Méditerranée et Asie :
Le rameau eurasiatique de la famille (tribus Lycorideae, Galantheae, Pancratieae, Narcisseae), monophylétique, correspond à une introduction unique d'un ancêtre ensuite différencié sur place.

Amériques :
Le rameau américain de la famille (7 tribus), également monophylétique, correspond encore à une introduction unique.

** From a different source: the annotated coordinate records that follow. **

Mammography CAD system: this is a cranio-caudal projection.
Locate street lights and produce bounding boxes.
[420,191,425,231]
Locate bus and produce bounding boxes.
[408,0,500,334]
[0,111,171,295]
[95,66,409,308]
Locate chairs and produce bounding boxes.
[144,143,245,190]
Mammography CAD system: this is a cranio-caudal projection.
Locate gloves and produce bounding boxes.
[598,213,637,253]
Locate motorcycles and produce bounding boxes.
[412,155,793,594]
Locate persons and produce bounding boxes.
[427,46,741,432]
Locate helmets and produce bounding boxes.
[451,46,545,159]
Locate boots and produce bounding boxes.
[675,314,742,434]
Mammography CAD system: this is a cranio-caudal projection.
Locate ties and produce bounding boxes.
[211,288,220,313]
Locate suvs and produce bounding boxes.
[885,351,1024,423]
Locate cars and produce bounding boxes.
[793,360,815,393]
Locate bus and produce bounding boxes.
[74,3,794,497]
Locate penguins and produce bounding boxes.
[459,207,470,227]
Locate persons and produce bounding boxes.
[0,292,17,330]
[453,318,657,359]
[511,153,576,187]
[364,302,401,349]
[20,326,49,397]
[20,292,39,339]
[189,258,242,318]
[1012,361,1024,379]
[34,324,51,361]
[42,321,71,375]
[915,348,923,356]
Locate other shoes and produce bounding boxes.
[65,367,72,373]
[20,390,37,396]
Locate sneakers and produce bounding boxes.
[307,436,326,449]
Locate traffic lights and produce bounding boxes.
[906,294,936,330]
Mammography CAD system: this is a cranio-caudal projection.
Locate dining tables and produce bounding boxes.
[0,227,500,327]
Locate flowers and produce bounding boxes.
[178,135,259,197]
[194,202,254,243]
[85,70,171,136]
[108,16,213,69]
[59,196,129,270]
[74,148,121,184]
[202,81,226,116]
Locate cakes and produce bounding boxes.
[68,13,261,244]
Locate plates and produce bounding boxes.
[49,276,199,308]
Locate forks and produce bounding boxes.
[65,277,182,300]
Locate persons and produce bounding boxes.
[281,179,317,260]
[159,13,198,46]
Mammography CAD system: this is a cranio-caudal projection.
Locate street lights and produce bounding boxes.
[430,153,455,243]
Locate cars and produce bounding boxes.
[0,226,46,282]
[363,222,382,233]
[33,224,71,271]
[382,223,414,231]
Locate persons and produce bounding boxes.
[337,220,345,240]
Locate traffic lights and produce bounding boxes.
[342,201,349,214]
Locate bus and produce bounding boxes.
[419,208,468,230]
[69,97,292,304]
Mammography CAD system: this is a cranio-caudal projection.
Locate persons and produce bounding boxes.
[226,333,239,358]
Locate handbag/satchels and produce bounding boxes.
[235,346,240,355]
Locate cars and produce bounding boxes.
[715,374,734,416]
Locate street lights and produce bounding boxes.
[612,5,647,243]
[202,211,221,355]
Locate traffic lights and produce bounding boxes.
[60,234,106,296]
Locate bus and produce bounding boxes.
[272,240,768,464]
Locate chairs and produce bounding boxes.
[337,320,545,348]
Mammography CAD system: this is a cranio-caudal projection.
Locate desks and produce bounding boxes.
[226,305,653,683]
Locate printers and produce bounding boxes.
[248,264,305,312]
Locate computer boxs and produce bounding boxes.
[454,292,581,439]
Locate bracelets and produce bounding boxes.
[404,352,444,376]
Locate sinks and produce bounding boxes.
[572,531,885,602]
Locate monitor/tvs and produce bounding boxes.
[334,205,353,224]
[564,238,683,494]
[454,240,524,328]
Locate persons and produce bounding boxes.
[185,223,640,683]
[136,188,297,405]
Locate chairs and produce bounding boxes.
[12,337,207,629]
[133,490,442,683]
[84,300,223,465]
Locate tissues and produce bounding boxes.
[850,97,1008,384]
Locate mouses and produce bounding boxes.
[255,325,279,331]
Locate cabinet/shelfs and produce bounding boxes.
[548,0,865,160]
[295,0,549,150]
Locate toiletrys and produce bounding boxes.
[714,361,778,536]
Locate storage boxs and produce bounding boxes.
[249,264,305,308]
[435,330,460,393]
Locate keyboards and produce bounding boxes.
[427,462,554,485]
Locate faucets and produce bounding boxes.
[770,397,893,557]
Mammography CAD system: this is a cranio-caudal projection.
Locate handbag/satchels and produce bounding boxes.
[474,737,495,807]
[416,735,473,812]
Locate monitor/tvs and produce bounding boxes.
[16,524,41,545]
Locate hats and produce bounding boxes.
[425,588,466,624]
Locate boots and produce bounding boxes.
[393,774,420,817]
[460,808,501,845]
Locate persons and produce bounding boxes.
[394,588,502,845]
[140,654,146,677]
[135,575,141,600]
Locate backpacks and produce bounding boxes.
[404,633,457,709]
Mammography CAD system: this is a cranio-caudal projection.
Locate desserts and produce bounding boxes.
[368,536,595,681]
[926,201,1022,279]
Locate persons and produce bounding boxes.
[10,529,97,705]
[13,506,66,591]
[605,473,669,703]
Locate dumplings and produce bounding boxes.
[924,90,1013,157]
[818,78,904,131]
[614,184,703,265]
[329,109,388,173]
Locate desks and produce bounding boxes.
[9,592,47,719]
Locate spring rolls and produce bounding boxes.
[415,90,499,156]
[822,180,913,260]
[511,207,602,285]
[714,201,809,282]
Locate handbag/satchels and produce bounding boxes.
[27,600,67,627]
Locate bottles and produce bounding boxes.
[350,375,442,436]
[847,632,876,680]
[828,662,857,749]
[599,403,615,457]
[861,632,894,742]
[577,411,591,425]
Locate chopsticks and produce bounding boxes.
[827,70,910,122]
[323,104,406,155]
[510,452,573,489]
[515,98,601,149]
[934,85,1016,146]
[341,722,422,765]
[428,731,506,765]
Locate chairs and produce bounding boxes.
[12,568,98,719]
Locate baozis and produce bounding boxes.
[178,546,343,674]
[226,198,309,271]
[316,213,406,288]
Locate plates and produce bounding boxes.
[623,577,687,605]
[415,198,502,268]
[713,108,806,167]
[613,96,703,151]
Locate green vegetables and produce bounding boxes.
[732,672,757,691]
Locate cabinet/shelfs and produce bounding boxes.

Le cas des genres Crinum et Pancratium :
En plus des lignées uniques évoquées pour chacune des grandes régions ci-dessus, s'ajoute le cas particulier de deux genres aux graines permettant la dispersion par mer.
Le genre Crinum, né en Afrique, a ainsi colonisé Amérique tropicale et Australasie tropicale. Les études récentes de la phylogénie de ce vaste genre (Meerow et al. 2003) montre que la colonisation de l'Australie s'est faite à deux reprises : C. flacidum d'une part et groupe de C. pedunculatum d'autre part. De même l'Asie a été colonisée indépendamment par 1) C. latifolium, 2) le groupe sino-himalayen de C. defixum et 3) des espèces, telle C. asiaticum, membres du groupe australien de C. pedunculatum.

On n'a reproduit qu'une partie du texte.